If you were born before the 1990s you may remember a huge book with yellow pages and a list of thousands of businesses categorized by industry or service provided, kind of like “Google made out of trees” —paraphrasing Brian Griffin from Family Guy—.
You may probably have one of these directories holding the lose leg of your sofa or maybe your parents put it on your chair so you could reach the table when you were a kid.
Yellow pages created its own market: all businesses having a telephone land line were included in the list, even for free sometimes.

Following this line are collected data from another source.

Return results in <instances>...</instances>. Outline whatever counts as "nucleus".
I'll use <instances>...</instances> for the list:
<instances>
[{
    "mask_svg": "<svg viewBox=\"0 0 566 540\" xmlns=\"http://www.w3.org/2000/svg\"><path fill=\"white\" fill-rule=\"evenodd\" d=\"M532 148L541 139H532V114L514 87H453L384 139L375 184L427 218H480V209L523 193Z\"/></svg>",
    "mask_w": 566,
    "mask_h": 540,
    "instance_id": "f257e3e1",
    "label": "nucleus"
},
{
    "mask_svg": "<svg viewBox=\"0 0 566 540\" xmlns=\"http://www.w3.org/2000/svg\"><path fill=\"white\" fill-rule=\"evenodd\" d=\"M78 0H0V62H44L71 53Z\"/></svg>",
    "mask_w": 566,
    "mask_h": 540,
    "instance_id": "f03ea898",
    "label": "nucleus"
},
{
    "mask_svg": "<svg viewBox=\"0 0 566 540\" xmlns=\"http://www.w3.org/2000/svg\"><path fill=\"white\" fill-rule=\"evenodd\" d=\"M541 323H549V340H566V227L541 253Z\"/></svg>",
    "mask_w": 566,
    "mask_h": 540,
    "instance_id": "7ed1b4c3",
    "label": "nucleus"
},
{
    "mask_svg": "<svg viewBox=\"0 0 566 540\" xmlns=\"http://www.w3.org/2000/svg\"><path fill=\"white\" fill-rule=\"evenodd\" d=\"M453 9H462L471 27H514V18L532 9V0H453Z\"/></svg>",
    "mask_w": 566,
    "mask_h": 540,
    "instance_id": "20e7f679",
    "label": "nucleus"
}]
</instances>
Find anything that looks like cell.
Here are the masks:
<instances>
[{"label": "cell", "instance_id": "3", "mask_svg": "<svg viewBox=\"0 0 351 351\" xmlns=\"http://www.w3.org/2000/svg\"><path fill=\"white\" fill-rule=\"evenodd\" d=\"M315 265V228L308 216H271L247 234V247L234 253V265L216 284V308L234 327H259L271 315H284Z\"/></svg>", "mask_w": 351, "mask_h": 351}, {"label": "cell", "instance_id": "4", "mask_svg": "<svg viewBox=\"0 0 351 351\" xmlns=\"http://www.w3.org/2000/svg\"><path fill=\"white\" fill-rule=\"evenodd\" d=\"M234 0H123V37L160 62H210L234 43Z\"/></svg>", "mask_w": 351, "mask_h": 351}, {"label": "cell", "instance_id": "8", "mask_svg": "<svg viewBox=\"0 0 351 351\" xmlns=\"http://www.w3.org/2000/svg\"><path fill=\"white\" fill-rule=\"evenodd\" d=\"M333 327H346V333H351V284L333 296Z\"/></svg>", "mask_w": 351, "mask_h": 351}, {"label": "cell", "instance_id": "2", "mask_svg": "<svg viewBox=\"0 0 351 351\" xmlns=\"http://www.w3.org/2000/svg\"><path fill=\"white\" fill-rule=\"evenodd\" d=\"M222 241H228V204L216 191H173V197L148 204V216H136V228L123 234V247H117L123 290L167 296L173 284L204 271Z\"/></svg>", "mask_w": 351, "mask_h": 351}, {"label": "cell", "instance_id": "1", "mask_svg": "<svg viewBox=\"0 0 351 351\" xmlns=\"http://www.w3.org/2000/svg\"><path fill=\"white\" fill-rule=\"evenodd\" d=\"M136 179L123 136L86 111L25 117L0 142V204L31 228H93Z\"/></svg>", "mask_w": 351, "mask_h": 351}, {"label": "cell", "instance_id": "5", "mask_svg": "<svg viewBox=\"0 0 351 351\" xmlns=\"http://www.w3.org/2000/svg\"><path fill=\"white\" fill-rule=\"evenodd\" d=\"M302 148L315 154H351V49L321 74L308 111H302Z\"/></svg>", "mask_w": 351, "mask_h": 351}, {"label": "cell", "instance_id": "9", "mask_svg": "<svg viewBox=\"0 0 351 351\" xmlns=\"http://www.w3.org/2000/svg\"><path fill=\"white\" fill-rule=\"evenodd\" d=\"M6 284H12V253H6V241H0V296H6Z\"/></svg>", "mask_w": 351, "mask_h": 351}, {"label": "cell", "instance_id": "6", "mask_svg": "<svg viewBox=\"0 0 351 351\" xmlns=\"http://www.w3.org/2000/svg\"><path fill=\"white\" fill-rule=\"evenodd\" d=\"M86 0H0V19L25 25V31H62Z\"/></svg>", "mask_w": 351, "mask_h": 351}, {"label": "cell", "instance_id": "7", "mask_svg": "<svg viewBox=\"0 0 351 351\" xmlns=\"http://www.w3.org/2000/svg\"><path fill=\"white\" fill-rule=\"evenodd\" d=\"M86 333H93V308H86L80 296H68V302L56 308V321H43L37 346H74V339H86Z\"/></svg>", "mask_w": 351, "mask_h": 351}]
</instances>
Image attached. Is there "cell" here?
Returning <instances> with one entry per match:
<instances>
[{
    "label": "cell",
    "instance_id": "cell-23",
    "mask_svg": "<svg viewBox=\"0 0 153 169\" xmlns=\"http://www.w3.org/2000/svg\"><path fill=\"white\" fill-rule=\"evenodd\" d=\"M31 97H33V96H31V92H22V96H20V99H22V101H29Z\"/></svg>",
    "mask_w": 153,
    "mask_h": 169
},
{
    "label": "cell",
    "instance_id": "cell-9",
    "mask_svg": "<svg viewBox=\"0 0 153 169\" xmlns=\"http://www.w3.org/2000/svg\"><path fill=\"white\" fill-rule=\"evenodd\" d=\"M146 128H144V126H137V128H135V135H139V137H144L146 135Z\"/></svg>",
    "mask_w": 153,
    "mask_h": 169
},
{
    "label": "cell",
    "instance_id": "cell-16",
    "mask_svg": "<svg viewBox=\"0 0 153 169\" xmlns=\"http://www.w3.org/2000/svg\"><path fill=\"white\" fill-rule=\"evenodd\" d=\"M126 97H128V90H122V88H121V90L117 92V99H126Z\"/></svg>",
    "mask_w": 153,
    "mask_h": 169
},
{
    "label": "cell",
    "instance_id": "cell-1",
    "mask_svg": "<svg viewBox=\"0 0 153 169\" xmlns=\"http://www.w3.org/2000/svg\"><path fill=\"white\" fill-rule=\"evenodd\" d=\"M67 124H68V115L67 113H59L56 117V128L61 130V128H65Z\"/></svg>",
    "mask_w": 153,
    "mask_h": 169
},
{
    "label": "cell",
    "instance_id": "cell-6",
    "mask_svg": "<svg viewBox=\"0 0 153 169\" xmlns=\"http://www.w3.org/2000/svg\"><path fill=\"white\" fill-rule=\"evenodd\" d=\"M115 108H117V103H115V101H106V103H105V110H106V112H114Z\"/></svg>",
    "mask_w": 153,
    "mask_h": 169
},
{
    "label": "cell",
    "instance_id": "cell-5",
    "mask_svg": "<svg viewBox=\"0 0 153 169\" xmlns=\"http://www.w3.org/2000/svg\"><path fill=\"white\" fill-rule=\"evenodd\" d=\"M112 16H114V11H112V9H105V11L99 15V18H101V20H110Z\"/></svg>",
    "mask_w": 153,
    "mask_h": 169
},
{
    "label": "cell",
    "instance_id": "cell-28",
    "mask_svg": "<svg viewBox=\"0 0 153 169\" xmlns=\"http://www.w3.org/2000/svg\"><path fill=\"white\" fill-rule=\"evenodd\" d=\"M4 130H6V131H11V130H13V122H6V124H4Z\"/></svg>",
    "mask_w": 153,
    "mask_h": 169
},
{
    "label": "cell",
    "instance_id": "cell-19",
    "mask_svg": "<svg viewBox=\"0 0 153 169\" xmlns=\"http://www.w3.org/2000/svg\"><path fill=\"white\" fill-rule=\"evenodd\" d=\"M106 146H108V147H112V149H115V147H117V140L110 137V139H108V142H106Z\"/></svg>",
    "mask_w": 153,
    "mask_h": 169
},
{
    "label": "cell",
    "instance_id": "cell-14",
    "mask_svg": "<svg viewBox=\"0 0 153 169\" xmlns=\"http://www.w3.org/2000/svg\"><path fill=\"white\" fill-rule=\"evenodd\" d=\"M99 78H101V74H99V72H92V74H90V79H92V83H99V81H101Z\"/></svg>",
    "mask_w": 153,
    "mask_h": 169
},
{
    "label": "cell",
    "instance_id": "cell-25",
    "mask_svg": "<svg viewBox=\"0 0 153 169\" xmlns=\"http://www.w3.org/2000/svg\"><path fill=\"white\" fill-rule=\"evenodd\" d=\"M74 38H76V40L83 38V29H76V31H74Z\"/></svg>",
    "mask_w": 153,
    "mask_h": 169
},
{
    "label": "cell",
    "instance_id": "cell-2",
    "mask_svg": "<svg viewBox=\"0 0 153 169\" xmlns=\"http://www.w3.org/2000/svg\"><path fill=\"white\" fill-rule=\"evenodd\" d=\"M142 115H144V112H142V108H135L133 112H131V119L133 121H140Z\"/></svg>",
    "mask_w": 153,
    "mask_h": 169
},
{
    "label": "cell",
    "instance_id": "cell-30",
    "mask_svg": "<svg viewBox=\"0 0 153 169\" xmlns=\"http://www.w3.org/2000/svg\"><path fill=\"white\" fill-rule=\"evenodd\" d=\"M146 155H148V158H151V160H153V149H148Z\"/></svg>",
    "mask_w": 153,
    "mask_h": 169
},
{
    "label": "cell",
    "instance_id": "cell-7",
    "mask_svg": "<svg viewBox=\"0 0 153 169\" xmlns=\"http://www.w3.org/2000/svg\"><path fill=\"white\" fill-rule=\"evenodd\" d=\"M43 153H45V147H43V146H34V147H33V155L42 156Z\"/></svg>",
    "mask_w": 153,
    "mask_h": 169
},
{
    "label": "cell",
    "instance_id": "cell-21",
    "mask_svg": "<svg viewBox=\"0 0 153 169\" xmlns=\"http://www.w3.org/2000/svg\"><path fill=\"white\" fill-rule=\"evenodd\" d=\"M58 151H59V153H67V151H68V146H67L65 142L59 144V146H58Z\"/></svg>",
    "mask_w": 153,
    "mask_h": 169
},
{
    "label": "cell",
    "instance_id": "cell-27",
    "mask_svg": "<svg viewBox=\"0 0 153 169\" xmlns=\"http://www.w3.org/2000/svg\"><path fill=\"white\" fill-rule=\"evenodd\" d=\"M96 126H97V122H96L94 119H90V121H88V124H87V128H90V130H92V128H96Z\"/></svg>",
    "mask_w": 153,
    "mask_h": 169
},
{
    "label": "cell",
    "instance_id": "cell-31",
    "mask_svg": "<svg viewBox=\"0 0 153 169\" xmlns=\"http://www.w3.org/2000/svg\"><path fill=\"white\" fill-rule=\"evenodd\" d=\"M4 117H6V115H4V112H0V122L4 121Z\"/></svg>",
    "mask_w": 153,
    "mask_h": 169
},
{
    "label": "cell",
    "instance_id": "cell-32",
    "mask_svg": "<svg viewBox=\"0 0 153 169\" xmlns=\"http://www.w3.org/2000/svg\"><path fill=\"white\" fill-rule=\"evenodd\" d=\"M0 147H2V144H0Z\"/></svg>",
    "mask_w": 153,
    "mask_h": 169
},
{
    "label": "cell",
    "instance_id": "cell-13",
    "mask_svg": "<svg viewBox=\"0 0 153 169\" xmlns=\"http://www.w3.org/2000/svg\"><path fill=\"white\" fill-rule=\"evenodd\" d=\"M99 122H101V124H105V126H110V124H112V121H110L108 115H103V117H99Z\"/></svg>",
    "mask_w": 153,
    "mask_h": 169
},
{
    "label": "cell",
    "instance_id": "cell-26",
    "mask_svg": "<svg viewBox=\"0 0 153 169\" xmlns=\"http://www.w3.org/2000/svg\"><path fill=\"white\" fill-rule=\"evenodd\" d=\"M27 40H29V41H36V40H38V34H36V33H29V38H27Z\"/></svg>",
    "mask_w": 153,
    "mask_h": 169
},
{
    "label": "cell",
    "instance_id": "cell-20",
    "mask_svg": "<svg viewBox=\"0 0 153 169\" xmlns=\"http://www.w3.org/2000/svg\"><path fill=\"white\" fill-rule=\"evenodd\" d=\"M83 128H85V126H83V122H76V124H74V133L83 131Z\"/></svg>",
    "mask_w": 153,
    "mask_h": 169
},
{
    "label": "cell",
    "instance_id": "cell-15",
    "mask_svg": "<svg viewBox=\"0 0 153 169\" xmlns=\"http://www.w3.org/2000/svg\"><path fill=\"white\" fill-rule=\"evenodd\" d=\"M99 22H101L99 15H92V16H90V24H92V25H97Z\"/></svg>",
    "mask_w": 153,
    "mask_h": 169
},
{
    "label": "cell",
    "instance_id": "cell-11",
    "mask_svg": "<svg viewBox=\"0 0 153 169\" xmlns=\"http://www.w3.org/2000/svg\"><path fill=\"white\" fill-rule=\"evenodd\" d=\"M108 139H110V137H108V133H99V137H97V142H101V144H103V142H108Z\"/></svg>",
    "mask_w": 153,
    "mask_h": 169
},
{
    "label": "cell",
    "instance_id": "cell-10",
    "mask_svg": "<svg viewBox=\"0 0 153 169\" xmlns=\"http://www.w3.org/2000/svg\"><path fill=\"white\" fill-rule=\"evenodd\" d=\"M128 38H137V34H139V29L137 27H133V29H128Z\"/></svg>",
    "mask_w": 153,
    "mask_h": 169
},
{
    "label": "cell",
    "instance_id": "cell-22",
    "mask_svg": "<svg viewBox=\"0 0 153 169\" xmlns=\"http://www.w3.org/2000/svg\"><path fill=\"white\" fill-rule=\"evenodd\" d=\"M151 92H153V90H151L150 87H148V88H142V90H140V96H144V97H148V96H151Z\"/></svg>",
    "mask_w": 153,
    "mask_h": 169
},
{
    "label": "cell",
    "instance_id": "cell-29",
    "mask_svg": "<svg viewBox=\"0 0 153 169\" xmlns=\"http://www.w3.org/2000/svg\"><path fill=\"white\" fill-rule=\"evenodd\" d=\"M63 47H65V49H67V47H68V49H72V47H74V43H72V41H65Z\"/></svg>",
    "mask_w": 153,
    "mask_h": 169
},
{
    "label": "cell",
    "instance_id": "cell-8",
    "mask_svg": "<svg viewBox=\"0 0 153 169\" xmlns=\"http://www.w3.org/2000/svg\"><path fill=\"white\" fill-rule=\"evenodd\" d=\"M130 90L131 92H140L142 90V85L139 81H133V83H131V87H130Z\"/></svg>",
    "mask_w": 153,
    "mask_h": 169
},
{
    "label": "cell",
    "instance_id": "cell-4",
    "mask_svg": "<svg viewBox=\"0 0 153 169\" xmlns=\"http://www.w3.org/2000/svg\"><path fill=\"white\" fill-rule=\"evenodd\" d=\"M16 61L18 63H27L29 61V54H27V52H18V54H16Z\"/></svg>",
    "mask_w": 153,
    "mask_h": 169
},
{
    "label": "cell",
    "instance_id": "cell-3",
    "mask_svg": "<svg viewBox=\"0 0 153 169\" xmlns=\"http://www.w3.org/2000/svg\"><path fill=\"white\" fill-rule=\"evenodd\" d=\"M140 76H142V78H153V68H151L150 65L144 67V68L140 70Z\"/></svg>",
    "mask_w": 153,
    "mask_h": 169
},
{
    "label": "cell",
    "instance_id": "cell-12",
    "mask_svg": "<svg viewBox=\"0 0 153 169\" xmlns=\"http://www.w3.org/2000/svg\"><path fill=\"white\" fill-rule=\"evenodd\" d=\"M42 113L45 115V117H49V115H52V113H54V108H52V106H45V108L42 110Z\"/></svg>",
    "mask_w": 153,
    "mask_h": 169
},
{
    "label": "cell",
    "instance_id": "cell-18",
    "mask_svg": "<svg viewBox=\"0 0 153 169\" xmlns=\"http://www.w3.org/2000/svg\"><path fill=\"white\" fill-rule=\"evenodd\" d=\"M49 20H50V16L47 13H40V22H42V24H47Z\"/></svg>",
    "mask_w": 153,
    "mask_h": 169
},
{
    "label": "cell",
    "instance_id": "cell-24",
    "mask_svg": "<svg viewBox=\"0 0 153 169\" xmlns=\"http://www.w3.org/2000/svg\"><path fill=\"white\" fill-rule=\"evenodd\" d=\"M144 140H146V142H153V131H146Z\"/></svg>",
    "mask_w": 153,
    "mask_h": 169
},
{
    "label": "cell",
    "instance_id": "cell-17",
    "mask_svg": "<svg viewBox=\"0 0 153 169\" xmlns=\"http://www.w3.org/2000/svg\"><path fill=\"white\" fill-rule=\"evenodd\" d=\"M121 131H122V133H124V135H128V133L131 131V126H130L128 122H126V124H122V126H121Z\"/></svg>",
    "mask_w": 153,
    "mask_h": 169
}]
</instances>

A basic or free inclusion would typically look like this:
As you can see, the basic inclusion is not appealing at all; What if you wanted an ad, a different font style, colors or even images so your potential customers will be lured to use your services?
That was the catch of Yellow Pages, every single customization —starting with the size of your ad— had a price; space was sold at gold prices while color, images and anything else was sold like diamonds. A single ad could cost you several hundred or even thousands of dollars. And you had no say, YOU had to adapt to whatever Yellow Pages offered you.
Needless to say, all of this was possible because the internet was not yet widely adopted and clients had no other way to find you.
The use of the internet keeps on making the printed version of Yellow Pages obsolete; an article in 2007 predicted that Yellow pages will be toast in four years.
Now in 2011 it seems the forecast is becoming true: Yellow Pages Canada announced a reduction in its dividends (meaning earnings payable to the shareholders) in order to face a $14.3 million loss during this year’s first quarter. Moreover, the company announced a reduction in revenues for almost $17.5 million dollars.
And if that does not seem like something to worry about, maybe its $2.4 billion dollars debt may help you to get the big picture. They are slowly dying.
You, as a business owner, should reconsider to keep on paying to be listed in a publication in frank decline; not because a phone book reaches 99% of the households in Canada, it means people use it; in fact, every year I see piles of phone books going to the garbage because people simply will not even consider to have them at home.
Maybe if your target customers are over 50, 60 or 70 years old who only own land lines, Yellow Pages will be THE option for you.
Otherwise, the best way to get noticed, attract customers and build your brand name is definitively via your own website.
They say that everything going towards marketing and publicity is not a cost but an investment. Nowadays, the truth is that Yellow Pages represents a cost and your own website a real investment that you can manage and adapt to your current needs.
When you put your money into Yellow pages: does it go to help your business or to extend the agony of a concept that has no future in a digital world?